Le suivi médical des conducteurs d’engins et des travailleurs habilités vient de connaître un tournant majeur.
Issu du décret n°2025-355, un nouveau dispositif simplifie les démarches tout en modifiant en profondeur les obligations des employeurs.
Faisons le point complet sur ce qui change pour vos équipes, les postes concernés et le nouveau rythme des visites médicales.
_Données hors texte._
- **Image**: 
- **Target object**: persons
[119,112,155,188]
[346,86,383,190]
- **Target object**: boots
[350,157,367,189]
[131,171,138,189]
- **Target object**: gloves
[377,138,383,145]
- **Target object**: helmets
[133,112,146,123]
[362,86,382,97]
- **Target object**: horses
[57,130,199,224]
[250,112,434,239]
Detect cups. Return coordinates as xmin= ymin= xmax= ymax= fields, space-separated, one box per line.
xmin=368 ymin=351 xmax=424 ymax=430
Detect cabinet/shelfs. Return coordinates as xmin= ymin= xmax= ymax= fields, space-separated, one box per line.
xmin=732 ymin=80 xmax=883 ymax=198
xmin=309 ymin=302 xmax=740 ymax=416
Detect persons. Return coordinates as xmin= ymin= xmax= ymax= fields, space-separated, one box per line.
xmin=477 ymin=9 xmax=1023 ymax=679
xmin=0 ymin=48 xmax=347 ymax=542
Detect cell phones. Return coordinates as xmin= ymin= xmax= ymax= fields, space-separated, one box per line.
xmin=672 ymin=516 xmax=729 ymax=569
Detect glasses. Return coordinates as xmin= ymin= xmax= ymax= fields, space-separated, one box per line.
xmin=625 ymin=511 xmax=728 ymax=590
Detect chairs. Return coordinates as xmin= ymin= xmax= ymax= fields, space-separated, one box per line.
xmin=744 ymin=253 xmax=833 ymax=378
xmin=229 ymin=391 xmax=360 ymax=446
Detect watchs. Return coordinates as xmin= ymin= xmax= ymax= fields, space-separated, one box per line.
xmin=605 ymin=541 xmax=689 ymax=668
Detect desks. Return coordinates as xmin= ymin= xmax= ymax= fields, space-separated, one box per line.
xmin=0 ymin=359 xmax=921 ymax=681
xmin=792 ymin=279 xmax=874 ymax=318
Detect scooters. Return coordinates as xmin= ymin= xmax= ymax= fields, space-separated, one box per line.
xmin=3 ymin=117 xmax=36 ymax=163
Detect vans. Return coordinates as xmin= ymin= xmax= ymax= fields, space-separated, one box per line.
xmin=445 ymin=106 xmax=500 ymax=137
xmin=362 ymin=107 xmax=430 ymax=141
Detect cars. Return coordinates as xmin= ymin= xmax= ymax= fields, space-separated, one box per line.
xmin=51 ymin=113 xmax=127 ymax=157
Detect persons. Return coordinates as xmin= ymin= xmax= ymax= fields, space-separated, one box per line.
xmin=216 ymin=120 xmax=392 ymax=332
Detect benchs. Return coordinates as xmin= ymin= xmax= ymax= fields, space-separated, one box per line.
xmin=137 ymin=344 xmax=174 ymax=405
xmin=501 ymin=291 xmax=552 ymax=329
Le Match : « Avant » vs « Après » la réforme
Pour comprendre la bascule, voici un comparatif direct des règles applicables :
| Caractéristique | Avant la réforme | Après la réforme |
| Type de suivi médical | SIR (Suivi Individuel Renforcé) d’office. | SIS (Suivi Individuel Simple / Général).* |
| Document obligatoire | Un Avis d’aptitude obligatoire. | Une Attestation d’absence de contre-indication médicale. |
| Acteur compétent | Le médecin du travail ou parfois l’infirmier(e) santé. | Le Médecin du travail exclusivement (pas de délégation). |
| Fréquence des visites | Rapprochée (visite ou examen intermédiaire tous les 2 à 4 ans). | Tous les 5 ans (sauf exception médicale). |
| Durée de validité de l’autorisation de conduite | Pas d’échéance sauf si l’avis d’aptitude est modifié. | 5 ans maximum (document portable si changement d’employeur). |
- Attention : Si le salarié est exposé à d’autres risques particuliers prévus par la loi (comme l’amiante, le travail de nuit ou le risque de chute de hauteur), il reste soumis au Suivi Individuel Renforcé (SIR).
Qui et quels postes sont concernés ?
Cette réforme cible précisément les professionnels qui manipulent des équipements mobiles ou réalisent des opérations électriques spécifiques.
1. Les conducteurs d’équipements de travail (soumis à autorisation de conduite)
Sont concernés les salariés aux commandes de machines exigeant une autorisation de délivrance par l’employeur (généralement adossée à un CACES) :
- Chariots automoteurs de manutention à conducteur porté (transpalettes, caristes).
- Plates-formes élévatrices mobiles de personnes (PEMP / Nacelles).
- Engins de chantier (conducteur porté ou télécommandés).
- Grues (à tour, mobiles, grues auxiliaires de chargement).
2. Les professionnels de l’électricité (Cas des habilitations)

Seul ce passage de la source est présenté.